For as lyrical as her prose is and as vibrant as her characters are, the story itself, while important and fascinating, did not entice me to read it. I found myself finding reasons not to pick up the book and continue reading, plus I found I had only enough attention to last one chapter. Some of this is due to the fact that nothing about Jojo's story is easy. Between the racism, the abject poverty, the drugs, and the cancer that afflict one or all of his family members, the reader gets hit with wave after wave of despair and darkness, making frequent breaks a requirement.

While I could muscle through Jojo's story, important because it allows non-white readers the chance to somewhat understand what it feels like to live in this country as a person of color, the magical realism elements of the story left me completely uninterested. These scenes seemingly come out of nowhere and do not mesh with the rest of the narrative. In addition, one might even feel that they are not necessary to complete Jojo's story.
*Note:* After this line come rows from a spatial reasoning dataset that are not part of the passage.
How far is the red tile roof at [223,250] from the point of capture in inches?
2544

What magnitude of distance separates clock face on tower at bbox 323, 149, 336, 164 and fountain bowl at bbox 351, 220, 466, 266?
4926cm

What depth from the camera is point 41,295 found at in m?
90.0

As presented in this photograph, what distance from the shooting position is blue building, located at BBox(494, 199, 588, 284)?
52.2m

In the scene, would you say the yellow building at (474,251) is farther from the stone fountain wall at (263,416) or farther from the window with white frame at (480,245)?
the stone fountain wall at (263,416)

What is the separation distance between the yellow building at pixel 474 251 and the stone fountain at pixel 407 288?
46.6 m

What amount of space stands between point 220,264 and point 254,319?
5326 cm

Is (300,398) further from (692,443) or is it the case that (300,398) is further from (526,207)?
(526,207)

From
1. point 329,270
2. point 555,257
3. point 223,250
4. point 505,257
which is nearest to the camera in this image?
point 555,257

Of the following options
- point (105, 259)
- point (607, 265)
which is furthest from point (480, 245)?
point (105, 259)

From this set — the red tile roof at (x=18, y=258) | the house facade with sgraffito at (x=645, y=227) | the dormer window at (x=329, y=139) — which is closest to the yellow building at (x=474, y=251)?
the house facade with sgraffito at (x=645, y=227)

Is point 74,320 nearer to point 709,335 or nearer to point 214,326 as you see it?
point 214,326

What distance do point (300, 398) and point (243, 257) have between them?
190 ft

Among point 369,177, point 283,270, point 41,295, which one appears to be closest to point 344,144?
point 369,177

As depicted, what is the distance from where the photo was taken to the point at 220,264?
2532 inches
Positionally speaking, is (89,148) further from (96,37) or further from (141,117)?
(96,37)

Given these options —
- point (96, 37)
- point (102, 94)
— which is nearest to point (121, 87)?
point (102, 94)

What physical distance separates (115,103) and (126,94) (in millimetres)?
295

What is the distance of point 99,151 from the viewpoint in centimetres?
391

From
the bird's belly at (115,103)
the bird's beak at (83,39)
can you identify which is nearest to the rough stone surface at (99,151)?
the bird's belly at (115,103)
While the ghost is the medium through which Jojo and the reader learn Pop's story, these scenes provide little else in the way of enhancing the novel and made it even more difficult a chore to finish reading the novel.

There is no doubt that Sing, Unburied, Sing is an important story for understanding the racial, social, and economic divides that not only still exist but seem to be growing ever farther apart. There are scenes that will quite literally haunt me forever in their bleak realism. In such an honest novel though, the magical realism does not sit well. It adds nothing and, if anything, makes it easier for readers to dismiss the entire story as fanciful and therefore less realistic than it is. As such, I wanted to love this critics' darling but ended up struggling through it to the point where I was relieved when I was done. It is an unfortunate response to a novel which is as timely as it is vital to building empathy within society.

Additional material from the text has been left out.